→ **Assigned task**: Repeat word for word the passage of the court opinion below that runs between "A. Pre-Trial Proceedings" and "pleaded not guilty.", inclusive.

→ **Excerpt**:
United States District Court, S.D. New York
March 29, 2004.
VICTOR CASTILLO, Petitioner -against- GARY F. HODGES, SUPT., GOWANDA CORRECTIONAL FACILITY, Respondent
The opinion of the court was delivered by: SHIRA SCHEINDLIN, District Judge
OPINION AND ORDER
Victor Castillo, proceeding pro se, seeks a federal writ of habeas
corpus pursuant to section 2254 of Title 28 of the United States Code
("section 2254"). In his petition, Castillo ("petitioner") claims that:
(1) his guilty plea was not knowing and voluntary; (2) he received
ineffective assistance of counsel; and (3) the thirty-four month delay
from petitioner's arrest to his guilty plea was excessive and deprived
him of his constitutional and statutory rights to a speedy trial.
See 1/13/01 Petition Under 28 U.S.C. § 2254 For Writ Of
Habeas Corpus By A Person In State Custody ("Petition") ¶ 12(A), (B)
A. Pre-Trial Proceedings
An indictment was filed on February 7, 1994, in connection with a
shooting that occurred in the Bronx. Petitioner was charged with
murder and first-degree manslaughter for the death of Erskine
Lavender. Petitioner was charged with attempted murder and assault for
the injury to Anthony Buress. Petitioner was also charged with various
On February 22, 1994, petitioner was arraigned and pleaded not guilty.
On October 8, 1996, petitioner filed a pro se motion to dismiss the
indictment on the ground that he was denied his statutory and
constitutional rights to a speedy trial.*fn2 See Notice of
Motion, Ex. 7 to the Affidavit in Opposition of Danielle L. Attias,
Assistant District Attorney ("Attias Aff.") (citing N.Y. Crim. Proc. Law
("CPL") § 30.20 (McKinney 2003); N.Y. Civil Rights Law § 12
(McKinney 1992); and the Sixth Amendment to the United States
Constitution). On October 28, 1996, petitioner pled guilty to
Manslaughter in the First Degree in full satisfaction of Indictment No.
495-94. On December 5, 1996, the court denied
petitioner's motion to dismiss without opinion. That same day,
petitioner was sentenced, as a second felony offender, to an
indeterminate term of seven to fourteen years imprisonment. See
Attias Aff. ¶ 5.

→ **Collected data**:

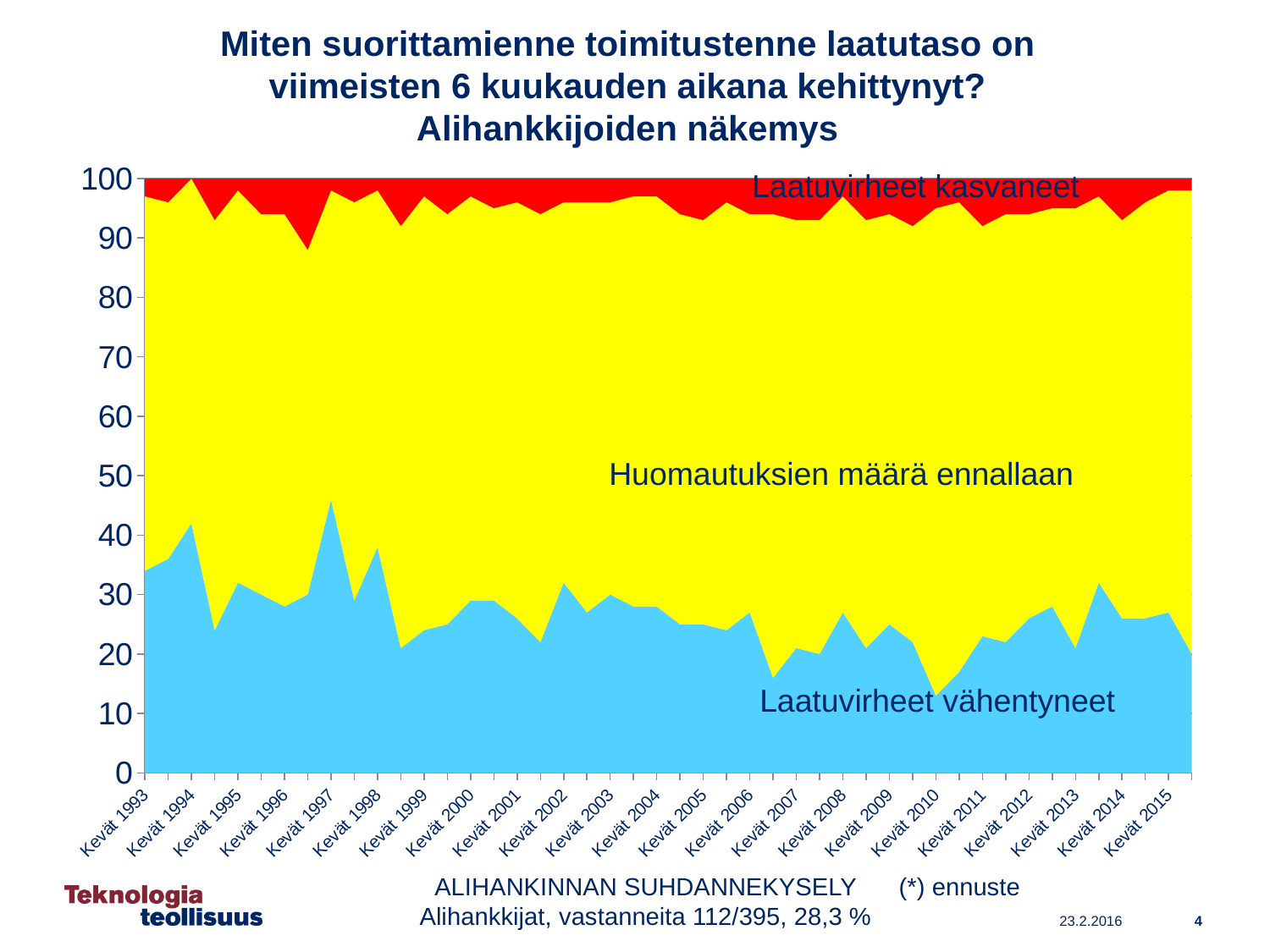
Is the value for Laatuvirheet vähentyneet at Kevät 1993 greater or less than 30? greater Which series is shown in red at the top of the chart? Laatuvirheet kasvaneet Does the Laatuvirheet vähentyneet series overall rise or fall from Kevät 1993 to Kevät 2015? Fall Which series is shown in blue at the bottom of the chart? Laatuvirheet vähentyneet What kind of chart is shown on the slide? Stacked area chart How many labelled years (Kevät 1993 to Kevät 2015) appear on the x axis? 23 Is the value for Laatuvirheet vähentyneet at Kevät 1997 greater or less than 40? greater At which labelled year does the Laatuvirheet vähentyneet series reach its lowest value? Kevät 2010 How many series are labelled in the chart? 3 Is the value for Laatuvirheet vähentyneet at Kevät 2014 greater or less than 30? less At which labelled year does the Laatuvirheet vähentyneet series reach its highest value? Kevät 1997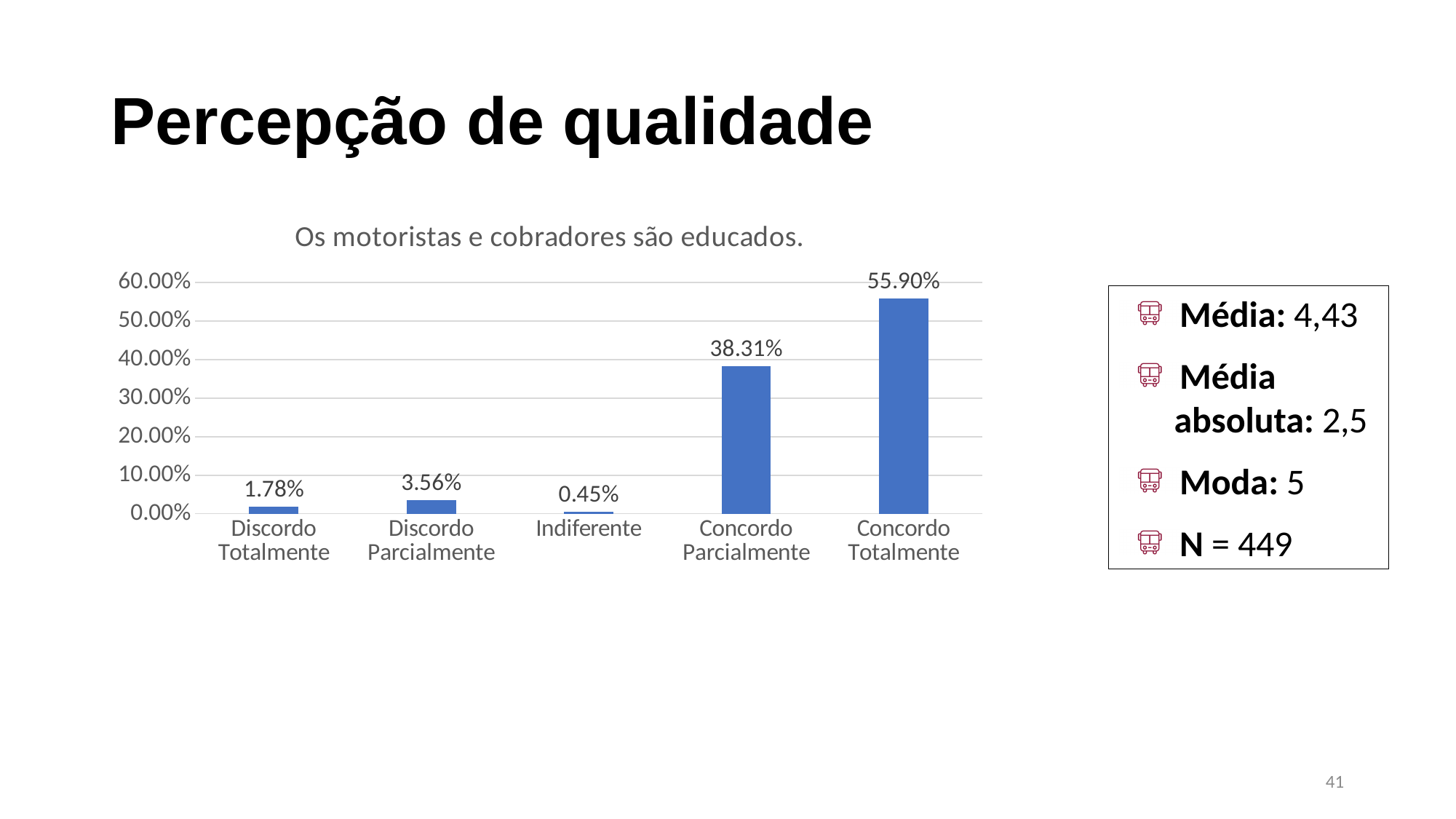
What is the title of the chart? Os motoristas e cobradores são educados. What is the difference between Discordo Parcialmente and Discordo Totalmente? 1.78% Which category has the highest value? Concordo Totalmente What is the value for Indiferente? 0.45% What is the value for Discordo Parcialmente? 3.56% What is the value for Concordo Totalmente? 55.90% What kind of chart is shown on the slide? bar chart How many categories are shown on the x axis? 5 Which category has the lowest value? Indiferente Which is larger, Discordo Totalmente or Discordo Parcialmente? Discordo Parcialmente What is the difference between Concordo Totalmente and Concordo Parcialmente? 17.59% Is the value for Concordo Parcialmente greater or less than 30.00%? greater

→ **Your response**:
A. Pre-Trial Proceedings
An indictment was filed on February 7, 1994, in connection with a
shooting that occurred in the Bronx. Petitioner was charged with
murder and first-degree manslaughter for the death of Erskine
Lavender. Petitioner was charged with attempted murder and assault for
the injury to Anthony Buress. Petitioner was also charged with various
On February 22, 1994, petitioner was arraigned and pleaded not guilty.